- [To-do list]
1. Rewrite the missionary biography excerpt from "Then bow to" to "edition was printed.", using "Ningbo" in place of "Ningpo".
2. Extend the missionary biography excerpt, picking up after its last sentence.

One of his earlier poems is here given in full:
Pass under the rod, Thou servant of God, Pass under the rod Designed for thy good; His wisdom believe, His teaching receive, Nor murmur, nor grieve, But keep to thy place And quicken thy pace, Recipient of grace, Thy sphere is above.
Then bow to the rod, Thou servant of God, And say not a word — 'Tis all for thy good. Though hid from thy sight, Yon mansion is bright And filled with delight. There glories untold, That ravish the soul, Forever unfold, And beckon thee on.
Ah! servant of God, That kingdom above, That region of love, In which we must move, Hath heights so sublime And joys so divine, With life so refined That we must be trained Through labor and pain Its portals to gain, Its pleasures to share.
This was addressed to Mrs. Lucy Knowlton upon the death of her husband, Rev. M. J. Knowlton, missionaries of the American Baptist Missionary Union, of Ningpo, China.
His Writings in Chinese1. In 1855, A Phonetic Primer, an elementary work to teach the Chinese the use of the phonetic character which he invented for writing the Shanghai colloquial dialect. A second edition was printed.
2. In 1856, Hymns of Praise. This was the first hymn book in the Shanghai dialect. The hymns were either translated, or composed by himself and Wong Ping San. It was enlarged in after years.
3. In 1856, A Scientific Manual, a small book in the Shanghai dialect.

- [Data records]
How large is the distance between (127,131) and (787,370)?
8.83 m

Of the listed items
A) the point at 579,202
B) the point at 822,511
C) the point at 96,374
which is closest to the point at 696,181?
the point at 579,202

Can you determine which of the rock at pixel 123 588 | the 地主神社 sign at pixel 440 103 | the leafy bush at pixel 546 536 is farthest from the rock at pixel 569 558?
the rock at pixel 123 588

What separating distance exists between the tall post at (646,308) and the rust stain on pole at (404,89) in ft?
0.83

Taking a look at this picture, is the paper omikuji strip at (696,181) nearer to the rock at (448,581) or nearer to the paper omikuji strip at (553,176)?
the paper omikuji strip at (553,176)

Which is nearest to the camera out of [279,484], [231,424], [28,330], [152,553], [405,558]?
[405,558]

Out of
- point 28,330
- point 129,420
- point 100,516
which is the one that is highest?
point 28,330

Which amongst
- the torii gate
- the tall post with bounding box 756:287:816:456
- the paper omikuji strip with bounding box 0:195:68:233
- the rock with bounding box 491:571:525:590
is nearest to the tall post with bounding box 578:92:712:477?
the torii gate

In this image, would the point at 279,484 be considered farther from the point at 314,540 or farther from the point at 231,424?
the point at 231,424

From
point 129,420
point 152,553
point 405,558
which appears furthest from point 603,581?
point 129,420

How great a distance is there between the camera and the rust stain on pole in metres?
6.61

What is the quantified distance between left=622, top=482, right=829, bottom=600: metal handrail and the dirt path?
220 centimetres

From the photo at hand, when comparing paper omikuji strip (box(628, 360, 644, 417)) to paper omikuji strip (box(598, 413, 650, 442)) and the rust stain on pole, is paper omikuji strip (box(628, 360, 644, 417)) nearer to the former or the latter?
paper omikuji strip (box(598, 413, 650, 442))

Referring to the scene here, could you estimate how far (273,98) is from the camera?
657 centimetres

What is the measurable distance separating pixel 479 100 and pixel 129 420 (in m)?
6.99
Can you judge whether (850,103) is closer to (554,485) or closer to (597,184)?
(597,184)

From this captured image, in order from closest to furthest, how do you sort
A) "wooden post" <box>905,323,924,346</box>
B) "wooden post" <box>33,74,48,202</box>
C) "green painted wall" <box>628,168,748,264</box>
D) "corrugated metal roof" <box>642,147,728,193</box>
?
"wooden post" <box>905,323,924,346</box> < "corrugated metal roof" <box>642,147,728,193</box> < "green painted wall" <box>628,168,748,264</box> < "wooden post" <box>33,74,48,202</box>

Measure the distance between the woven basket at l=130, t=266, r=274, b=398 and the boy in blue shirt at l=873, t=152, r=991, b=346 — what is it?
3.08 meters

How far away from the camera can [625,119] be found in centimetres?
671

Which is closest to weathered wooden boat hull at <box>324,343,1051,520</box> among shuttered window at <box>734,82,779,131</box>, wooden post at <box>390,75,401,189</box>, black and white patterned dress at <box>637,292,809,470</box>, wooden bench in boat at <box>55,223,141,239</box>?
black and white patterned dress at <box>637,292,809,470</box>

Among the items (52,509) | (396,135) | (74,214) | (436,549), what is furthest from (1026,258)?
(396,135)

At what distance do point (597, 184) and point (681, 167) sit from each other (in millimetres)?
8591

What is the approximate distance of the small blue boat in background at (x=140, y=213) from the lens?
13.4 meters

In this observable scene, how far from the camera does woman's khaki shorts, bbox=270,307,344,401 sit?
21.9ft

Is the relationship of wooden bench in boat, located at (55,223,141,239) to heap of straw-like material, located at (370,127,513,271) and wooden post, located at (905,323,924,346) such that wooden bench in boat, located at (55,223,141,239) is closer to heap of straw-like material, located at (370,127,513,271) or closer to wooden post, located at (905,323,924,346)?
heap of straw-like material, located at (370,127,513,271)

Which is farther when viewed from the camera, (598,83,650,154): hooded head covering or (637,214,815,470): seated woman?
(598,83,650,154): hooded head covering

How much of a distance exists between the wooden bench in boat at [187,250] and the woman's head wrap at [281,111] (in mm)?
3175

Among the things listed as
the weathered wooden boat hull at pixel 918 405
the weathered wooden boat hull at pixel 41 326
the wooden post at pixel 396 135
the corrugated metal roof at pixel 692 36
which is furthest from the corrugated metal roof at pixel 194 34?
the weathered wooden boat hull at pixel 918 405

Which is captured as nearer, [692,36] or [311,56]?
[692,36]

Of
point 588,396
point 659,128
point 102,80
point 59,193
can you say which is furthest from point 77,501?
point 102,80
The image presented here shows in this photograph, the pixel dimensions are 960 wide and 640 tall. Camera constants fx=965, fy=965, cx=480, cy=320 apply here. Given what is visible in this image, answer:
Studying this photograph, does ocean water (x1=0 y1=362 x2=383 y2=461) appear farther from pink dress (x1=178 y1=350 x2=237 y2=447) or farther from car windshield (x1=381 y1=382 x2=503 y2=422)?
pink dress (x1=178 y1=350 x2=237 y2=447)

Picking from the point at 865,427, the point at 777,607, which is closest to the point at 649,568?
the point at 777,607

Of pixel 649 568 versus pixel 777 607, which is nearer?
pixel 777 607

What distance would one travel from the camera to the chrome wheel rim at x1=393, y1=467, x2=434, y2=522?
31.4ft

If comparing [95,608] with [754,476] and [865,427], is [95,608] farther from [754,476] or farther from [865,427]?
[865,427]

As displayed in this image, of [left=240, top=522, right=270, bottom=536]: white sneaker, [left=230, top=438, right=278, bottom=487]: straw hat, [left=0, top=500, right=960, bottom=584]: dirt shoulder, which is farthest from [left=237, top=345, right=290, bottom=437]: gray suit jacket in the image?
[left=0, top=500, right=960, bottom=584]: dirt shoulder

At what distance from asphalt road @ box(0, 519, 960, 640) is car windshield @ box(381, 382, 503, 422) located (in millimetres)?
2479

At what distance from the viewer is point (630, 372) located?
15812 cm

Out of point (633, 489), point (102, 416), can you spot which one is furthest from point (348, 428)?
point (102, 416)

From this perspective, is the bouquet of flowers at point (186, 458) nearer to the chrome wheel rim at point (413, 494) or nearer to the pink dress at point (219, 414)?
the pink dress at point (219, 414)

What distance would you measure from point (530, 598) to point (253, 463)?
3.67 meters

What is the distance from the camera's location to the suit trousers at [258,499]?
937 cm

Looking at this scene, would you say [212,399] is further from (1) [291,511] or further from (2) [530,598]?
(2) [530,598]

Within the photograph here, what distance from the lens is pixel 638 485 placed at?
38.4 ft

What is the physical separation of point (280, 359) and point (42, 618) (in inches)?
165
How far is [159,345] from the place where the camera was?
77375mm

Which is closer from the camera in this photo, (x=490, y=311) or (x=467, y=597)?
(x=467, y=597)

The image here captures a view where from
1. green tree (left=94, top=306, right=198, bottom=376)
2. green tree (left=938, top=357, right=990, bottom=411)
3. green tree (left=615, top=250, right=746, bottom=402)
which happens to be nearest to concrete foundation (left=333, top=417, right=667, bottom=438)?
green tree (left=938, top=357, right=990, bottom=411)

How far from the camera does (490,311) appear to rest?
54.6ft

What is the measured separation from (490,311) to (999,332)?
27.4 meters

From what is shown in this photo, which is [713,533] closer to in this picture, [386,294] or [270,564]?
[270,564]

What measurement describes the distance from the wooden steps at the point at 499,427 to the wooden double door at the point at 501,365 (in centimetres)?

- [Task results]
1.
Then bow to the rod, Thou servant of God, And say not a word — 'Tis all for thy good. Though hid from thy sight, Yon mansion is bright And filled with delight. There glories untold, That ravish the soul, Forever unfold, And beckon thee on.
Ah! servant of God, That kingdom above, That region of love, In which we must move, Hath heights so sublime And joys so divine, With life so refined That we must be trained Through labor and pain Its portals to gain, Its pleasures to share.
This was addressed to Mrs. Lucy Knowlton upon the death of her husband, Rev. M. J. Knowlton, missionaries of the American Baptist Missionary Union, of Ningbo, China.
His Writings in Chinese1. In 1855, A Phonetic Primer, an elementary work to teach the Chinese the use of the phonetic character which he invented for writing the Shanghai colloquial dialect. A second edition was printed.

2.
4. In 1857, Bible Stories. This contains eight narratives from the Old Testament, and was printed in the phonetic character.
5. The Inquirer. This was in the Chinese classical style, for circulation in evangelistic work.
6. In 1870, Hymns of Praise, in the Mandarin dialect, consisting of hymns of his own translating and composing, with selections from other hymnals, including those in the Shanghai Hymns of Praise. This is still in use.
7. A Mandarin Grammar. This was used in the schools at Teng Chow, and had considerable sale among the Chinese.
8. In 1878, An Epitome of Ancient History. This was a large book in the Mandarin dialect, for use in the schools and for general reading.
9. In 1885, Catechism of General Information. This was answering
such questions as a Chinese is almost sure to ask of a foreigner with whom he converses. It also contains an account of the creation of the world, the fall of man, and the redemption through Jesus.
Mrs. Crawford's Publications in EnglishBefore mentioning these, it is thought that the following lines written by her in the summer of 1851, in the album of a friend in Kentucky, may be read with interest:
Amid the oaks that shade the banks Of Tuscaloosa's placid stream — Far from the rush and tumult of the world, There was my childhood's home.
It was indeed a happy home, Nor grief had ever entered there; Death had not snatched one victim from that fold, And all was peace and joy.
E'en now I see my father's form, I hear my mother's gentle voice; I almost catch the sound of mirthful glee As't bursts from childish lips.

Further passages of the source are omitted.